Machine Learning for Computer Vision

NAISS 2023/1-24


NAISS Large Compute

Principal Investigator:

Michael Felsberg


Linköpings universitet

Start Date:


End Date:


Primary Classification:

10207: Computer Vision and Robotics (Autonomous Systems)



Recently, image representations based on convolutional neural networks (CNNs) have demonstrated significant improvements over the state-of-the-art in many computer vision applications including image classification, object detection, scene recognition, semantic segmentation, action recognition, and visual tracking. CNNs consist of a series of convolution and pooling operations followed by one or more fully connected (FC) layers. Deep networks are trained using raw image pixels with a fixed input size or sparse point clouds in a finite volume. These networks require large amounts of labelled training data. The introduction of large datasets (e.g. ImageNet, 14 million images, semantic 3D datasets, and synthetic datasets) and the parallelism enabled by modern GPUs have facilitated the rapid deployment of deep networks for many visual tasks.
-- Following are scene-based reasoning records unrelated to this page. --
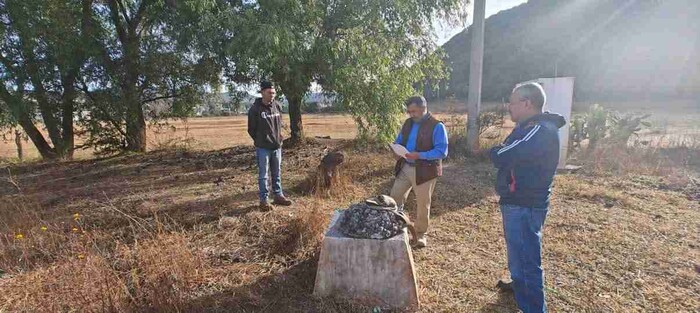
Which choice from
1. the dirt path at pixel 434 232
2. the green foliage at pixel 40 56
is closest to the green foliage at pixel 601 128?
the dirt path at pixel 434 232

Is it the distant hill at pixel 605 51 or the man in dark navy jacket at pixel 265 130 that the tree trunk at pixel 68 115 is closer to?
the man in dark navy jacket at pixel 265 130

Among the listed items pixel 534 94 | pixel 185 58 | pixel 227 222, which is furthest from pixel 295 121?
pixel 534 94

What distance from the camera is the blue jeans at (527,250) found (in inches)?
90.7

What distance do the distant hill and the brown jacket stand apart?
1505 inches

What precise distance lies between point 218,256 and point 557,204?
4525 mm

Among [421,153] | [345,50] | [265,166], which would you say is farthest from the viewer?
[345,50]

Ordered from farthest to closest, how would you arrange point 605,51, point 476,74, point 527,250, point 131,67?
point 605,51, point 131,67, point 476,74, point 527,250

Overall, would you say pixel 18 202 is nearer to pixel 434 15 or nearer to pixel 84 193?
pixel 84 193

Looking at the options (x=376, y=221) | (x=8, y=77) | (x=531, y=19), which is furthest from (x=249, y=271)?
(x=531, y=19)

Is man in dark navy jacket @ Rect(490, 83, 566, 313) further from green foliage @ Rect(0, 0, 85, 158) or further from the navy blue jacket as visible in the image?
green foliage @ Rect(0, 0, 85, 158)

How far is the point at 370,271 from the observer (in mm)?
2717

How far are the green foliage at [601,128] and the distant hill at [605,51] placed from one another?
3176 centimetres

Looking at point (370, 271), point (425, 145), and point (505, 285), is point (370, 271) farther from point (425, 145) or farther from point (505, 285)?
point (425, 145)

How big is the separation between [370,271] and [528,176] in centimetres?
126
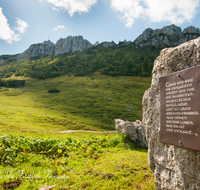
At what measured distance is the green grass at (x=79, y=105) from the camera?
4566cm

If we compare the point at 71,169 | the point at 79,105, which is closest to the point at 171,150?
the point at 71,169

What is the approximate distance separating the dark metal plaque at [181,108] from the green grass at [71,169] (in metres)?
2.64

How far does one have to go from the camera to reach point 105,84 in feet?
357

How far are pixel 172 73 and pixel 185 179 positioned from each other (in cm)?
295

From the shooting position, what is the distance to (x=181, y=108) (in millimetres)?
3990

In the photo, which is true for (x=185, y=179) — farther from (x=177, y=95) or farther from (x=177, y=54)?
(x=177, y=54)

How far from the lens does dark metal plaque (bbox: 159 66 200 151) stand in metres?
3.59

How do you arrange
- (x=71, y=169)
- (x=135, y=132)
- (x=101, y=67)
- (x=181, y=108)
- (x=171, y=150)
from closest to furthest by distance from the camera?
(x=181, y=108) < (x=171, y=150) < (x=71, y=169) < (x=135, y=132) < (x=101, y=67)

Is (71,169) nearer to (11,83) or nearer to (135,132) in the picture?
(135,132)

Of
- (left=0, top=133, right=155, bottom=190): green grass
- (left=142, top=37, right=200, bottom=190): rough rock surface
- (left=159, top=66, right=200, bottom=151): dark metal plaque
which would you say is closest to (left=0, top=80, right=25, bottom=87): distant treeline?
(left=0, top=133, right=155, bottom=190): green grass

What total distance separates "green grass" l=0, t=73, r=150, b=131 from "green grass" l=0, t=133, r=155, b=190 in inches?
1248

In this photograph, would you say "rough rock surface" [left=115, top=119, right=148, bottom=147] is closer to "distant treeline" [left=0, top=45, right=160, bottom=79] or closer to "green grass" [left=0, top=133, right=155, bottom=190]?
"green grass" [left=0, top=133, right=155, bottom=190]

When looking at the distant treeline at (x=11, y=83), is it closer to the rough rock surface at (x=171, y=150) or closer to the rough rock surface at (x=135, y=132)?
the rough rock surface at (x=135, y=132)

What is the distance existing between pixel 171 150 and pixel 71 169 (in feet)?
17.2
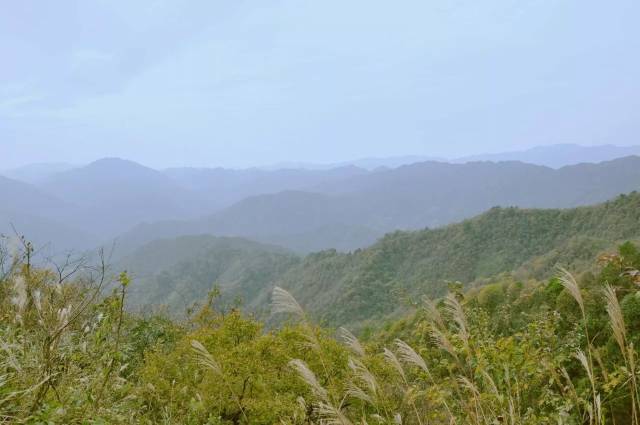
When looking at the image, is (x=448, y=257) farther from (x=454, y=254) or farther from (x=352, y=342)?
(x=352, y=342)

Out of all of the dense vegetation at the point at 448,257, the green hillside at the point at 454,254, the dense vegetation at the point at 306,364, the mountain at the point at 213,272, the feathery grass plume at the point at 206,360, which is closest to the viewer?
the feathery grass plume at the point at 206,360

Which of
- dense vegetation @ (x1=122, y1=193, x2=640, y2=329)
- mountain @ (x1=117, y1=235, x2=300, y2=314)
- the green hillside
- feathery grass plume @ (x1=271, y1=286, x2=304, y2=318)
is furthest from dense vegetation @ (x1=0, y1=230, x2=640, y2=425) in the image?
mountain @ (x1=117, y1=235, x2=300, y2=314)

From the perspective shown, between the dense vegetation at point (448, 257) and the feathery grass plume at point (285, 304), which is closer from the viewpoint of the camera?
the feathery grass plume at point (285, 304)

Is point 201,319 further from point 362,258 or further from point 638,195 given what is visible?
point 362,258

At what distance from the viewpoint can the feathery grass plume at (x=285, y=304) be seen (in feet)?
8.77

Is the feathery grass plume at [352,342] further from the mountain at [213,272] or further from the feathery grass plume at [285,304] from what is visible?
the mountain at [213,272]

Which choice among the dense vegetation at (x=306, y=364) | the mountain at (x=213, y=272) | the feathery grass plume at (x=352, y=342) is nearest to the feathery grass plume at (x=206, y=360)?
the dense vegetation at (x=306, y=364)

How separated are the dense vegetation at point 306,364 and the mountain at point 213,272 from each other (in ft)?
318

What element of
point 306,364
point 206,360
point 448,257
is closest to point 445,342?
point 206,360

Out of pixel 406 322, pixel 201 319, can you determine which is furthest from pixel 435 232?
pixel 201 319

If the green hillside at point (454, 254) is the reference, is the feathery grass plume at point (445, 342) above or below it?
above

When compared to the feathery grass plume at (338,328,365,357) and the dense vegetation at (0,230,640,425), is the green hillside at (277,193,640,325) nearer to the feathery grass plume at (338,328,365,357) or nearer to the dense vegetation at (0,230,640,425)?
the dense vegetation at (0,230,640,425)

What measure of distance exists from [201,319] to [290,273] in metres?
98.2

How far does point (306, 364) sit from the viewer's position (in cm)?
554
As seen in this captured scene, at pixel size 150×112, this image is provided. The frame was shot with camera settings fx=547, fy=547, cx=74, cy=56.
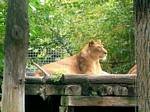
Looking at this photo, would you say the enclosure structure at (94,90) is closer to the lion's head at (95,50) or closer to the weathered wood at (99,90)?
the weathered wood at (99,90)

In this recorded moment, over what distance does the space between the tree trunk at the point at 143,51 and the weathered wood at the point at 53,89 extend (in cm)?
286

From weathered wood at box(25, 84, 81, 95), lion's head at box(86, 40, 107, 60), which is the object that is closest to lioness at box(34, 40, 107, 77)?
lion's head at box(86, 40, 107, 60)

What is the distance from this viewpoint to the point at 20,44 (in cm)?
529

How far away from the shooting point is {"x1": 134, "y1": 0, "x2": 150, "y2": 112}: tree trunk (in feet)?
14.1

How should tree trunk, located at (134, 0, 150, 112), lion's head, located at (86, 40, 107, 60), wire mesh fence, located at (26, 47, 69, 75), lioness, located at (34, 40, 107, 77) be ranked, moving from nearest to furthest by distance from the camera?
tree trunk, located at (134, 0, 150, 112), lioness, located at (34, 40, 107, 77), lion's head, located at (86, 40, 107, 60), wire mesh fence, located at (26, 47, 69, 75)

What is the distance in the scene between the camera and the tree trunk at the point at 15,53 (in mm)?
5266

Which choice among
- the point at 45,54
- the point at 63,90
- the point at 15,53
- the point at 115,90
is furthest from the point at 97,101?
the point at 45,54

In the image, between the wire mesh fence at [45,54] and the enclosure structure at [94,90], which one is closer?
the enclosure structure at [94,90]

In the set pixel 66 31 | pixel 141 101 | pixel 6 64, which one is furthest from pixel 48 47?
pixel 141 101

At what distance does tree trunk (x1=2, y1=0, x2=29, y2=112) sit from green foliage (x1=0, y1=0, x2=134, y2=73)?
5.23 meters

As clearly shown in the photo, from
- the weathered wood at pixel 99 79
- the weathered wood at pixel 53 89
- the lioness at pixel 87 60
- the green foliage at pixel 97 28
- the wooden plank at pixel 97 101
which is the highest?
the green foliage at pixel 97 28

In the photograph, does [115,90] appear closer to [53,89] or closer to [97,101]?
[97,101]

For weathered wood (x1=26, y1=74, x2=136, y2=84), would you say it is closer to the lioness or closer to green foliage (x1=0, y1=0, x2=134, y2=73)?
the lioness

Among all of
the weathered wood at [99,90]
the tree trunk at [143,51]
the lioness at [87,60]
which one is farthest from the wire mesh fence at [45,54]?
the tree trunk at [143,51]
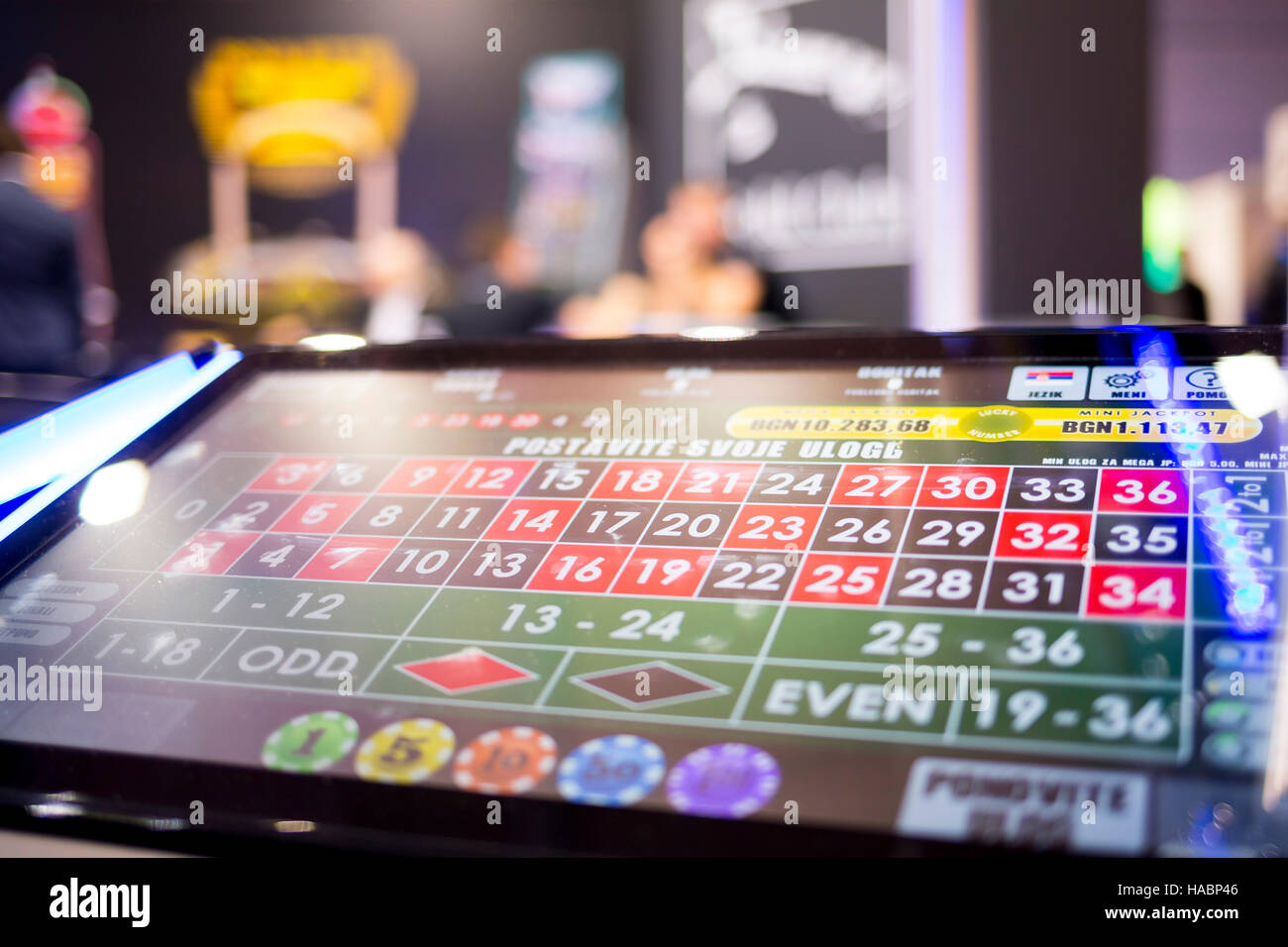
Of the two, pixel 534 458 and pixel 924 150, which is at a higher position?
pixel 924 150

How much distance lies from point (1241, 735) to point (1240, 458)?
0.31 metres

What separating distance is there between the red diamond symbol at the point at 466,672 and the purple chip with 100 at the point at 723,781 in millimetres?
160

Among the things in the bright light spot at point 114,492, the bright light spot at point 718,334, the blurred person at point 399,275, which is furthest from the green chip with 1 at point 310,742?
the blurred person at point 399,275

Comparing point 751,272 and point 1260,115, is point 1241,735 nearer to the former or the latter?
point 751,272

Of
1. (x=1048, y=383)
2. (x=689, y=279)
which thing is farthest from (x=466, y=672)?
(x=689, y=279)

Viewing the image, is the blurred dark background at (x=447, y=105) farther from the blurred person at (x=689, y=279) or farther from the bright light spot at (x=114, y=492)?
the bright light spot at (x=114, y=492)

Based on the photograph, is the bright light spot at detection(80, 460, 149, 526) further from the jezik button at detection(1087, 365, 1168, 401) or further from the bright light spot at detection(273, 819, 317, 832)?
the jezik button at detection(1087, 365, 1168, 401)

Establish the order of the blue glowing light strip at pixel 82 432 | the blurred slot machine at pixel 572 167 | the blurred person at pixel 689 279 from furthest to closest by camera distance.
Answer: the blurred slot machine at pixel 572 167
the blurred person at pixel 689 279
the blue glowing light strip at pixel 82 432

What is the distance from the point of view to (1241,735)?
657mm

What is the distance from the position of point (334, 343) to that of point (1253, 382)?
99 cm

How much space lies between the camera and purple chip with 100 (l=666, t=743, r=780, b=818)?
0.66m

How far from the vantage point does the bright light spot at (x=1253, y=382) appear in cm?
91

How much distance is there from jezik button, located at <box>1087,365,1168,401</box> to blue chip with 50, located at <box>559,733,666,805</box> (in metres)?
0.56
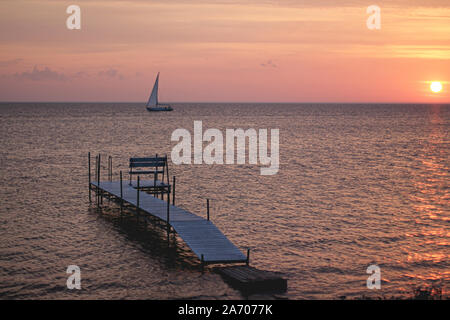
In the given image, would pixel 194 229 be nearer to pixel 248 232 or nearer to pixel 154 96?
pixel 248 232

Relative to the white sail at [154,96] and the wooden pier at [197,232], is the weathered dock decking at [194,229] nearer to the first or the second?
the wooden pier at [197,232]

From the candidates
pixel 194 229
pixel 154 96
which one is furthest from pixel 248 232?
pixel 154 96

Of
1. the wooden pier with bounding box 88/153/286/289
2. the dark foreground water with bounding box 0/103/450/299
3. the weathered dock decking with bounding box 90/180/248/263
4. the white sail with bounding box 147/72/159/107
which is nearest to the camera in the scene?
the wooden pier with bounding box 88/153/286/289

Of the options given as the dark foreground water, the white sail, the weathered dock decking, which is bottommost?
the dark foreground water

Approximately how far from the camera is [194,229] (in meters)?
22.9

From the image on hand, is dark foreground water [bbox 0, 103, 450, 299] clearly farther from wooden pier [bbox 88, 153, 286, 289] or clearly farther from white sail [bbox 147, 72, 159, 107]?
white sail [bbox 147, 72, 159, 107]

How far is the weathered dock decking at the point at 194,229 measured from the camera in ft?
64.8

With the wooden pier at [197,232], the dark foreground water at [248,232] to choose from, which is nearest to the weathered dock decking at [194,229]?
the wooden pier at [197,232]

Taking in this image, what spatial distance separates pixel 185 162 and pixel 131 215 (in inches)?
1069

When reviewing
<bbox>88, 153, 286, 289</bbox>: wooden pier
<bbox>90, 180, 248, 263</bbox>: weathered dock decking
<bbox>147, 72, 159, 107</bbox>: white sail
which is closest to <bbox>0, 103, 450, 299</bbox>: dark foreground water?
<bbox>88, 153, 286, 289</bbox>: wooden pier

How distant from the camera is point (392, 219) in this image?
29.5 m

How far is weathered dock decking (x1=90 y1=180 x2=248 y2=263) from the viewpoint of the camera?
19766mm

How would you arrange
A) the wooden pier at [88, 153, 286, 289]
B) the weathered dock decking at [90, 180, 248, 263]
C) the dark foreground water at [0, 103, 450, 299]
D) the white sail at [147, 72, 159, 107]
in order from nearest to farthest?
the wooden pier at [88, 153, 286, 289], the dark foreground water at [0, 103, 450, 299], the weathered dock decking at [90, 180, 248, 263], the white sail at [147, 72, 159, 107]

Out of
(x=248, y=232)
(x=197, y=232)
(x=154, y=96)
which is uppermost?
(x=154, y=96)
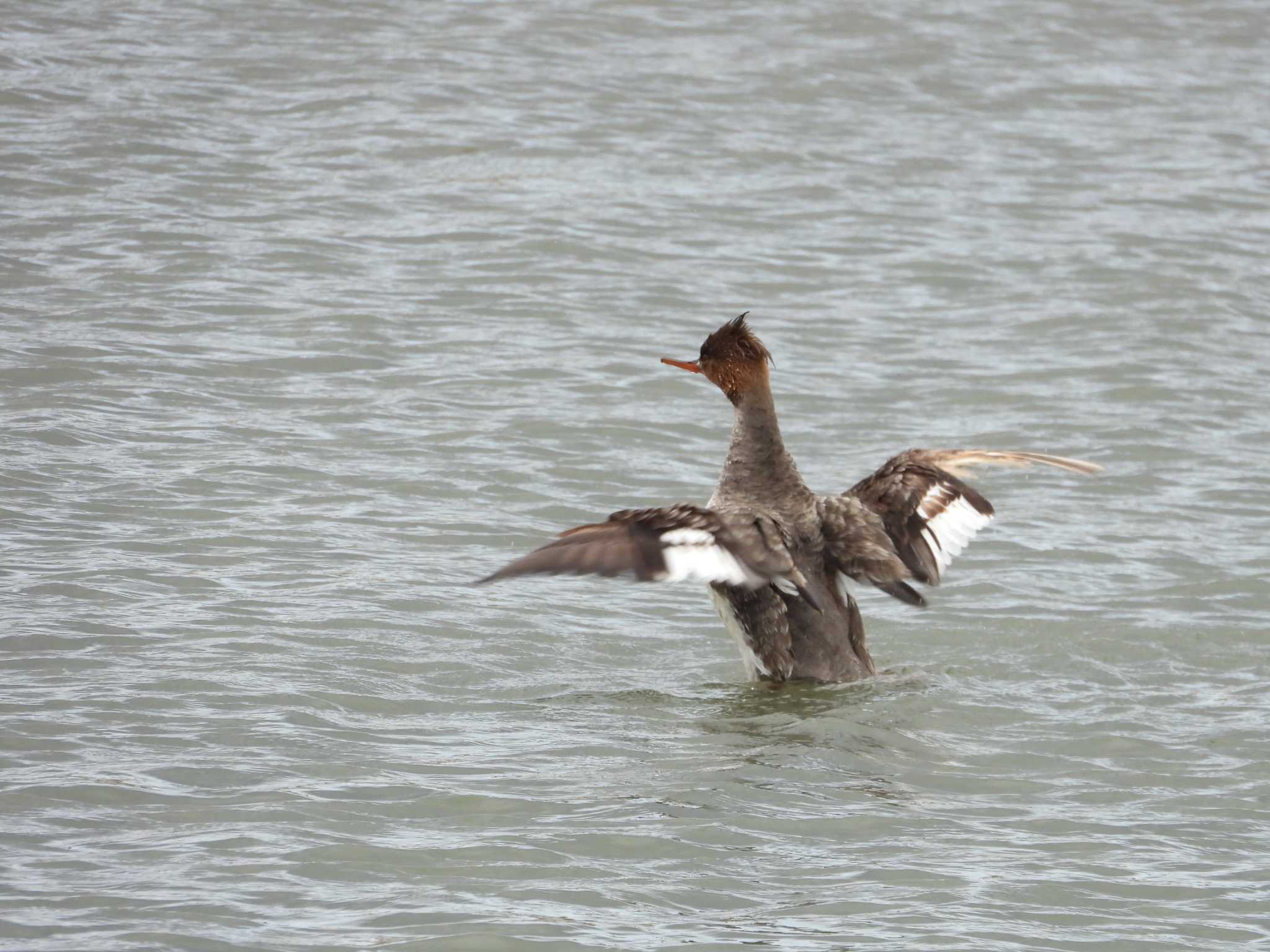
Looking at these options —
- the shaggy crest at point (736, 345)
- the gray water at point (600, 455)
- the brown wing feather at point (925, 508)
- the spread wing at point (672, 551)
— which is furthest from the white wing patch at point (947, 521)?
the shaggy crest at point (736, 345)

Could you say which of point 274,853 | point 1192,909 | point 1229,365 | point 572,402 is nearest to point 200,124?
point 572,402

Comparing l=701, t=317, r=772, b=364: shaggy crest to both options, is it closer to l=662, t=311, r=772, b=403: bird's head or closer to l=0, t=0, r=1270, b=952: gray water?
l=662, t=311, r=772, b=403: bird's head

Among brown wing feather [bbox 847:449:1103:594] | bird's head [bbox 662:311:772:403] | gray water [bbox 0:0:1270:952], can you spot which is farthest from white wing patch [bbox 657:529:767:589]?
bird's head [bbox 662:311:772:403]

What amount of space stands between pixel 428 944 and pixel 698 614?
4030 mm

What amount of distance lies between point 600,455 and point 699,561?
376cm

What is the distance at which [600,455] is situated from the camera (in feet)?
34.1

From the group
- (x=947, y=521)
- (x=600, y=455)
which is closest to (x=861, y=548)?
(x=947, y=521)

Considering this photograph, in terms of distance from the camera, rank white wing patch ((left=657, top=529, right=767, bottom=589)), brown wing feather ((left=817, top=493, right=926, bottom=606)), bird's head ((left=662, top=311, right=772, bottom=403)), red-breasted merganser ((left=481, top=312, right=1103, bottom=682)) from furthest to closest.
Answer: bird's head ((left=662, top=311, right=772, bottom=403)) < brown wing feather ((left=817, top=493, right=926, bottom=606)) < red-breasted merganser ((left=481, top=312, right=1103, bottom=682)) < white wing patch ((left=657, top=529, right=767, bottom=589))

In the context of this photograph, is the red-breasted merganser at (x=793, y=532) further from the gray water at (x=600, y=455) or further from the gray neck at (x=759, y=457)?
the gray water at (x=600, y=455)

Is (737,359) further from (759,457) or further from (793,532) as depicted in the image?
(793,532)

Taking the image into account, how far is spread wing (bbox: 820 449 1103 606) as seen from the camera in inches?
293

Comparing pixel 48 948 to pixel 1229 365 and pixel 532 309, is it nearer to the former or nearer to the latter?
pixel 532 309

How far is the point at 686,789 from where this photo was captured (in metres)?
6.13

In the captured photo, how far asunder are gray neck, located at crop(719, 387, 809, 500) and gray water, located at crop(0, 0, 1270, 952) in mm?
832
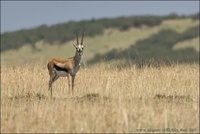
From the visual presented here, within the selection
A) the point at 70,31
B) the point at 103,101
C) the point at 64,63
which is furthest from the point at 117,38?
the point at 103,101

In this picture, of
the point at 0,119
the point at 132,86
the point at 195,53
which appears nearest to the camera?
the point at 0,119

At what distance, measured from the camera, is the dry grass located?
904cm

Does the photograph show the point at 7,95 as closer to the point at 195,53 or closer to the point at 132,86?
the point at 132,86

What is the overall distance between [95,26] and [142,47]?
1194cm

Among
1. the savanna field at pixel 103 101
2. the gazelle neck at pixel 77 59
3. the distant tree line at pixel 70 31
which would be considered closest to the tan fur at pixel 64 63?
the gazelle neck at pixel 77 59

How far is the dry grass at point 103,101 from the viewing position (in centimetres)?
904

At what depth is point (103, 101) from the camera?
39.2ft

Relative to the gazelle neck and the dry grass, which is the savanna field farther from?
the gazelle neck

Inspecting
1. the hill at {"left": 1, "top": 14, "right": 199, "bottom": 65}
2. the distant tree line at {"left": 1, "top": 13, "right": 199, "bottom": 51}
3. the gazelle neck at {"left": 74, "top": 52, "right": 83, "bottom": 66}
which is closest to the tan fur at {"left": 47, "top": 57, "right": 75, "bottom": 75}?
the gazelle neck at {"left": 74, "top": 52, "right": 83, "bottom": 66}

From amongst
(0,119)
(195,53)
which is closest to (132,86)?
(0,119)

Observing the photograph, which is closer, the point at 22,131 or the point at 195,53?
the point at 22,131

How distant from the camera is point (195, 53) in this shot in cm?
6006

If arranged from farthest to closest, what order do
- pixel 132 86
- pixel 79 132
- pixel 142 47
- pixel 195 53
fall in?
pixel 142 47 → pixel 195 53 → pixel 132 86 → pixel 79 132

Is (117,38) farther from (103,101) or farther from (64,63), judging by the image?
(103,101)
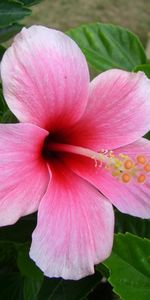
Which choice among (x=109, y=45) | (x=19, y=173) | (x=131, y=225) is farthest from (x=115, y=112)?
(x=109, y=45)

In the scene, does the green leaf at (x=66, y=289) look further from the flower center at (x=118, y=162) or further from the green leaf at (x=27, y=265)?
the flower center at (x=118, y=162)

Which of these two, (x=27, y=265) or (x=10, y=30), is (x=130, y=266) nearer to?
(x=27, y=265)

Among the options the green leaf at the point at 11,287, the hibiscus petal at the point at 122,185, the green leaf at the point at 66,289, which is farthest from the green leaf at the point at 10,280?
the hibiscus petal at the point at 122,185

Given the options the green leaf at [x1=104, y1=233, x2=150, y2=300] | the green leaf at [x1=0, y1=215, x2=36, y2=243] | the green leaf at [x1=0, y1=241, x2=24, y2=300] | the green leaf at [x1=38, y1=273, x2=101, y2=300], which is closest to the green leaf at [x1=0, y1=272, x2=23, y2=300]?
the green leaf at [x1=0, y1=241, x2=24, y2=300]

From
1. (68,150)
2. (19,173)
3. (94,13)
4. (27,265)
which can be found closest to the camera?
(19,173)

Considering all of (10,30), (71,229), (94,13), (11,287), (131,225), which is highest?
(10,30)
This development has led to what many peers call the deep learning revolution in computer vision. CVL is currently working on seven different research tasks within the DeepVision project for which GPU-resources are requested. 1. Visual object tracking and segmentation challenge (VOTS2023) 2. Human motion analysis from videos (new assistant professor with 3 PhD students) 3. Deep learning for large scale remote sensing scene analysis (new assistant professor) 4. Probabilistic 3D computation from time-of-flight measurements 5. Spatio-temporal networks for scene flow estimation 6. Injection of geometry into Deep Learning 7. WASP NEST _main_ (hybrid machine learning)